The College Board’s AP Innovation Initiative is an exceptional approach to supporting the educational success of high-need students by enabling states, districts, and schools to supply these students with Advanced Placement® (AP) teachers trained to help the diversifying U.S. student population succeed in rigorous AP coursework. AP Innovation will produce measureable, significant increases in the rates at which high-need students succeed on AP exams, earning scores which research demonstrates are closely linked to improvements in college outcomes for students of all races, ethnicities and income levels.
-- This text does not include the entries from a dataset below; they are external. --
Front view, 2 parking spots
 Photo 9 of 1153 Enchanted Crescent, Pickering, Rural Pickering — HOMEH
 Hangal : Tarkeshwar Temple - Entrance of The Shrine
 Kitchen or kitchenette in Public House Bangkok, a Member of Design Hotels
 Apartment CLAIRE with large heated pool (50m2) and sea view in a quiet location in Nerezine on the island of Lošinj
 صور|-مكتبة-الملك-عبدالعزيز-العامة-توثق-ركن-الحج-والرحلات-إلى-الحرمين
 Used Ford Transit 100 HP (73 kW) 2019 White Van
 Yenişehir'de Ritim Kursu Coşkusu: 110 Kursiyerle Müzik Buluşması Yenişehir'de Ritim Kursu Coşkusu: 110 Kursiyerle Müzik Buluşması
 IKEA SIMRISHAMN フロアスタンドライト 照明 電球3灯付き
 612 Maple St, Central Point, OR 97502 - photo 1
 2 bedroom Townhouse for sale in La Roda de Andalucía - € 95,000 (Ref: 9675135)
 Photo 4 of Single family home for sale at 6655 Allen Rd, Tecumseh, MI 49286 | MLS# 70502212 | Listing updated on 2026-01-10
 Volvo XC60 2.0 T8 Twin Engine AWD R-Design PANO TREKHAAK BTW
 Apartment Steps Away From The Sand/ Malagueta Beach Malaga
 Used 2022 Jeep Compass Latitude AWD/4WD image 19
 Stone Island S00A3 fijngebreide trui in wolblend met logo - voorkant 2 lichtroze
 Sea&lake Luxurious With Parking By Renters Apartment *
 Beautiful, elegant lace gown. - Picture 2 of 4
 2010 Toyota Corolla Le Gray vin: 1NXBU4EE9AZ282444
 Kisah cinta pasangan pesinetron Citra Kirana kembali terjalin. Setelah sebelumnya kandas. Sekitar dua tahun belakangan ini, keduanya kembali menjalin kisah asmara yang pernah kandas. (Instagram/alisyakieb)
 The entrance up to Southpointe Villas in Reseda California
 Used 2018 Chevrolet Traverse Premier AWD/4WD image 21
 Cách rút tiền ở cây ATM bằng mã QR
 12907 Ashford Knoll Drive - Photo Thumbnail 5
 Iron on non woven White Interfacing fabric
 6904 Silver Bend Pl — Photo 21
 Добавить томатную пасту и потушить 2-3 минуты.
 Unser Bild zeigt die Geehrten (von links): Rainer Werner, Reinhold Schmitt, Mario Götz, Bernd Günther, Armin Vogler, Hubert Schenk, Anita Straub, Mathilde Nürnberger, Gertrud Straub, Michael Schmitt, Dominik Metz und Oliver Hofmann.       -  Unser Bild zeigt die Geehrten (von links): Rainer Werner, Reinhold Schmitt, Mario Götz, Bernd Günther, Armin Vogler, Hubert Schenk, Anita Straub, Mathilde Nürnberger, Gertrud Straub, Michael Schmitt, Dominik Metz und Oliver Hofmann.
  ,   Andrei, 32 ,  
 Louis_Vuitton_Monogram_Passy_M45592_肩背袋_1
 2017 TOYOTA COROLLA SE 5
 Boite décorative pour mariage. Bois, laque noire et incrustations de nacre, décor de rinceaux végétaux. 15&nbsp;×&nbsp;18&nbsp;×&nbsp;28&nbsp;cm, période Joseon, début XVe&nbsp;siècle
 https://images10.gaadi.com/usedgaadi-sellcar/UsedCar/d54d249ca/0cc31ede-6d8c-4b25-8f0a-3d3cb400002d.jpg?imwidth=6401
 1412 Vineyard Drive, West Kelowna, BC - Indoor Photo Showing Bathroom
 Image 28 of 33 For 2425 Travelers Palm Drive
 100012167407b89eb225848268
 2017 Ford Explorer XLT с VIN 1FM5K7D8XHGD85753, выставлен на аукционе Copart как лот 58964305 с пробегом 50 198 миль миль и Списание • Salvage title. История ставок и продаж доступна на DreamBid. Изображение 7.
In order to address persistent achievement gaps in AP success rates, AP Innovation will increase AP teacher quality through an innovative system of formative and interim assessments that provides teachers more frequent feedback on student learning, enabling teachers to tailor classroom instruction to their unique student populations; and technology-delivered professional development and online communities targeting the most challenging areas of content, pedagogy and differentiated instruction. The College Board will pilot the AP Innovation system in three districts: Hillsborough County Public Schools (Tampa, FL); Northside Independent School District (San Antonio, TX); and the North East Florida Educational Consortium (NEFEC) and in three subjects: AP Biology, AP Calculus AB, and AP U.S. History. Through its partner school districts, the AP Innovation pilots will serve an estimated 36,780 unique students. Building on the early outcomes of the pilot, the College Board will begin a parallel implementation of AP Innovation nationwide and will reach 186,000 unique students in three additional academic subjects by 2015.